◆ **EXTRAIT À LIRE**:
▼▼▼

Par rapport aux missions Clemenceau, quelles différences notables avez-vous relevées en Méditerranée orientale?

La posture et le comportement des forces russes sont très différents, moins de bâtiments, moins d’aéronefs, moins d’activité, des interactions moins provocantes. L’analyse partagée avec la chaîne de commandement, c’est que ces forces sont fatiguées, isolées en Méditerranée, et qu’elles cherchent à économiser leur potentiel opérationnel et axent leurs efforts sur la protection des flux logistiques essentiels au maintien d’une présence minimale sur zone. Le deuxième point saillant, très nettement, c’est l’approfondissement de la coordination dans la planification ou la conduite de nos opérations avec nos alliés, le groupe aéronaval américain 10 autour de l’USS Bush, la force permanente de l’Otan, les états-majors de l’Alliance mais aussi nationaux, ce qui nous a permis de couvrir une vaste zone en Méditerranée au profit du renforcement de la posture de l’Alliance.

Ressentez-vous la haute intensité souvent évoquée par le chef d’état-major de la Marine?

Tous les marins savent que depuis plusieurs années la logique a changé et que si auparavant on pouvait faire la guerre à partir de la mer, aujourd’hui elle peut avoir lieu en mer. Et le passage en haute intensité en mer, ce n’est qu’une question de secondes. Donc nous y sommes parés en permanence, vigilants, avec une organisation de la force et une posture des armes adaptées, en prenant en compte tous les milieux et tous les champs. Cela demande une grande force morale, que nous nous attachons toujours à développer, à renforcer au sein de nos équipages, comme l’exercice POLARIS 21 a pu le démontrer.

DR / Nice Matin.

Pour la première fois, le SNA Suffren est déployé en opération comme l’a révélé Emmanuel Macron. Pouvez-vous nous en dire plus sur ce qu’il apporte par exemple?

▲▲▲

◆ **INFORMATIONS**:

▼▼▼

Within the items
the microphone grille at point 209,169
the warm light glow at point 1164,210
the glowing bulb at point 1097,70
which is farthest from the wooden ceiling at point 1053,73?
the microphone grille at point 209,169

▲▲▲

◆ **ACTIVITÉ A**: Comment traduire en anglais cette phrase de l'extrait à lire : « Et le passage en haute intensité en mer, ce n’est qu’une question de secondes. » ?
◆ **ACTIVITÉ B**: Pouvez-vous poursuivre l'entretien sur la mission en Méditerranée orientale à partir de sa dernière phrase ?
Les items n'ont aucun rôle ici.

◆ **VOTRE RÉPONSE A**: And the shift to high intensity at sea is only a matter of seconds.

◆ **VOTRE RÉPONSE B**:
Vous comprendrez que je reste discret dans ce domaine-là. Nous avons l’habitude d’intégrer des sous-marins au sein du groupe aéronaval. La complémentarité des moyens du groupe aéronaval démultiplie son efficacité, élargit la palette des modes d’action possibles. C’était déjà le cas avec le SNA de type Rubis, la modernité du Suffren accroît encore les performances. Sa létalité est également supérieure, il fait peser une menace plus importante et l’emport du missile de croisière navale et la capacité de mise en œuvre de forces spéciales permet de travailler sur des modes d’action nouveaux. Nous avons beaucoup travaillé pour accélérer l’intégration du SNA Suffren dans la force et optimiser son emploi.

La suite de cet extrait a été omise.